NEW YORK (NYT NEWS SERVICE).- Before becoming the mayor of Cusco and its surroundings, an area of more than 1.2 million people in Peru and the historic capital of the Incan empire, Ricardo Valderrama had spent four decades studying Indigenous life in the Peruvian Andes.

He recorded love songs in ancient villages and profiled bandits in the highlands. He wrote dozens of books and articles, on everything from peasant uprisings to the collective trauma of colonization.

But it was his first book — published in 1977 and written, like nearly all his work, with his wife, anthropologist Carmen Escalante — that became an instant classic of Andean literature.

“Gregorio Condori Mamani: An Autobiography,” published in seven editions and translated into at least nine languages, tells the story of a Quechua-speaking laborer whom Valderrama had befriended in Cusco, from his experiences as an orphan forced to wander the Andes through his stints as a soldier, prisoner, shepherd and factory worker. A shorter section recounts the life of his wife, a fellow migrant from the highlands who lived with him in a shack on the outskirts of Cusco.

The book marked a departure in Peruvian anthropology, said César Aguilar, an anthropologist at Peru’s National University of San Marcos in Lima, because it broke with the field’s focus — especially in Cusco — on studying Indigenous people as a means of understanding the rise of Incan civilization.

Instead, Valderrama and Escalante provided rare, firsthand accounts rich in cultural and historical detail of people who occupied the bottom rung of Andean society.

“We wanted to draw attention to Indigenous cultures that had been devalued and made vulnerable in the cities,” Escalante said in a phone interview. “But the extent of suffering and the richness of their experiences were surprising.”

Valderrama’s knack for finding and telling important stories from the Andes followed him throughout his career as a scholar, during which he experimented in film and photography, and into his turn to politics late in 2006, when he ran for the City Council to promote culture and the arts, Escalante said.




Valderrama died Aug. 30 at a hospital in Cusco. He was 75. Escalante said the cause was COVID-19, which had been surging in Peru’s southern Andes.

Along with Escalante, Valderrama is survived by three children, Gonzalo, Julian and Carmen Valderrama, and five grandchildren.
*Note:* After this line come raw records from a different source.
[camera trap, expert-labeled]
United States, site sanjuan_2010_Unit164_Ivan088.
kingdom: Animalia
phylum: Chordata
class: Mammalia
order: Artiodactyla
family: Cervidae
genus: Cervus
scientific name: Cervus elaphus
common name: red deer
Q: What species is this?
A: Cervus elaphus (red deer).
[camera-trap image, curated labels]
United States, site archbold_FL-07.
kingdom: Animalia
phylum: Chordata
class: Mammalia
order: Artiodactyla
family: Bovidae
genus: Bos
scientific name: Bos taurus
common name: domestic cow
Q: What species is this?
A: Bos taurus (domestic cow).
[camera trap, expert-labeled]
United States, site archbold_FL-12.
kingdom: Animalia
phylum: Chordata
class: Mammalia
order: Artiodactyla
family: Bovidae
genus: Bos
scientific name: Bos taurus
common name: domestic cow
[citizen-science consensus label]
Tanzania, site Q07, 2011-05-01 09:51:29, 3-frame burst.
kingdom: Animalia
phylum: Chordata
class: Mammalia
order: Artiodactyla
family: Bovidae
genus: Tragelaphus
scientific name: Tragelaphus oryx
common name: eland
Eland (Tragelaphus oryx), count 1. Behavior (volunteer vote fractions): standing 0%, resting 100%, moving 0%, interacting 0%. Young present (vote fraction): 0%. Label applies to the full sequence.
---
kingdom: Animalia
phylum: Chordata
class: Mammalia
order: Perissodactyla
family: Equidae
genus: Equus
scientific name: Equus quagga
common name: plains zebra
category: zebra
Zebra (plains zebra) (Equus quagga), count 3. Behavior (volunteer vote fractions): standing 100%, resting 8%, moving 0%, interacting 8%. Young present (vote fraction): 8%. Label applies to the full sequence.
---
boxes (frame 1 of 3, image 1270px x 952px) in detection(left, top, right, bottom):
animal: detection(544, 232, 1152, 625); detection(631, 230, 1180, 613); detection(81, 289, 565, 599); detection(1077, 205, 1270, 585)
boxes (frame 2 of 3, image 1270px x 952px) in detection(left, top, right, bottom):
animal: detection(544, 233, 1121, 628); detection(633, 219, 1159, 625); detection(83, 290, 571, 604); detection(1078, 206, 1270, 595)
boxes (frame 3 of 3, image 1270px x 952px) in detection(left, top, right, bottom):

Valderrama had been in office as mayor only since December; his predecessor was suspended over a fraud conviction, and he was next in line. He spent most of his time in office leading the province’s response to the new coronavirus, visiting markets to implement social distancing measures and overseeing the distribution of aid packages for poor residents.

A 25-year-old former councilwoman, Romi Infantas, replaced him.

Valderrama was born on April 3, 1945, in the Cusco region to Bonifacia Fernandez and Roberto Valderrama. His father worked as a hydroelectric technician and later a bank teller. Both his parents were Indigenous Quechua speakers.

Raised in a middle-class family, Valderrama received a bachelor’s degree from the National University of St. Anthony the Abbot in Cusco in 1976 and became a professor there in 1990. He learned Quechua from his grandmother, Escalante said, and went on to speak it better than his eight siblings.

Valderrama started dating Escalante, a childhood acquaintance from San Jeronimo, while he was a university student; he wooed her with books by feminist writers. They helped lead a generation of young anthropology students in shifting the field’s focus to the pressing issues facing millions of Indigenous people in the present, Aguilar said.

“They realized Indigenous people weren’t just subjects of study; they were people struggling,” he said. “They treated them as equals, and that yielded some very rich and valuable testimony for social sciences.”